Business Owner Pleads Guilty to Tax Evasion


Evaded More Than $427,000 in Taxes

FOR IMMEDIATE RELEASE
March 25, 2009

Greenbelt, Maryland - Wayne Paul Green, age 54, of LaPlata, Maryland, pleaded guilty today to income tax evasion, announced United States Attorney for the District of Maryland Rod J. Rosenstein.

“Businesses that cheat on their taxes can charge lower prices,” said U.S. Attorney Rod J. Rosenstein. “We have a duty to prevent tax criminals from gaining an advantage over honest businesses.”

“Prosecuting individuals who intentionally conceal and evade income is a vital element in maintaining public confidence in our tax system,” stated C. Andre' Martin, Internal Revenue Service-Criminal Investigation Special Agent in Charge. “All Americans have a duty to pay their fair share.”

According to the plea agreement, from at least 1986 through 2004, Wayne Green was the sole owner of a concrete finishing and smoothing business. The business operated as Wayne Concrete until approximately April 2000, when Green was contacted by the Small Business/Self-Employed Collections Division of the Internal Revenue Service (IRS) in an attempt to collect approximately $336,241 in employment taxes owed by Green for the years 1998, 1999, and 2000. Shortly after that, Green changed the company’s name to W&D Services.

After changing his company’s name, Green falsely represented to his return preparer and to the IRS that the new company was being operated by his wife and that the company’s gross receipts should be reported on her tax returns.
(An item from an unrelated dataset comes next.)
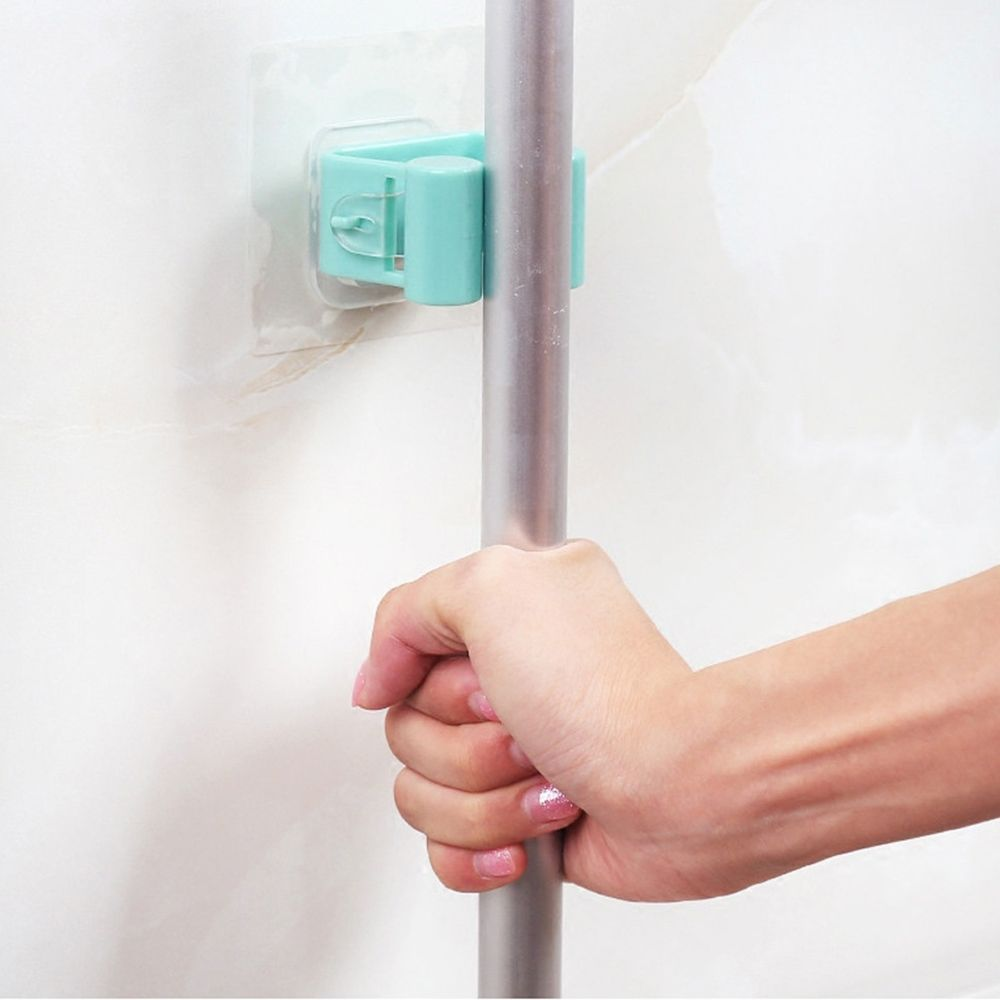 Universal Self-adhesive Wall Mounted Mop Holder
Through this false representation, Green caused a substantial portion of his company’s gross receipts in the 2001 tax year to be reported on his wife’s return, while he reported only approximately $6,000 in gross receipts on his own 2001 return. Green then instructed his return preparer to include the company’s reported gross receipts on his wife’s returns for the 2002 and 2003 tax years, and he did not file a return for those years. In addition to placing the business’s gross receipts on his wife’s returns, Green substantially understated the gross receipts and profits actually realized by the company in order to evade the payment of $336,241 in employment taxes owed to the IRS. For tax years 2001 through 2004, Green did not report more than $700,000 in income, resulting in a tax loss of over $91,000 and a total tax loss of $427,315, including the employment taxes owed.

Green faces a maximum sentence of five years in prison. U.S. District Judge Alexander Williams, Jr. has scheduled sentencing for July 16, 2009 at 9:30 a.m.

United States Attorney Rod J. Rosenstein thanked the Internal Revenue Service - Criminal Investigation for its investigative work. Mr. Rosenstein commended Assistant United States Attorneys Robert K. Hur and Michael R. Pauze who are prosecuting the case.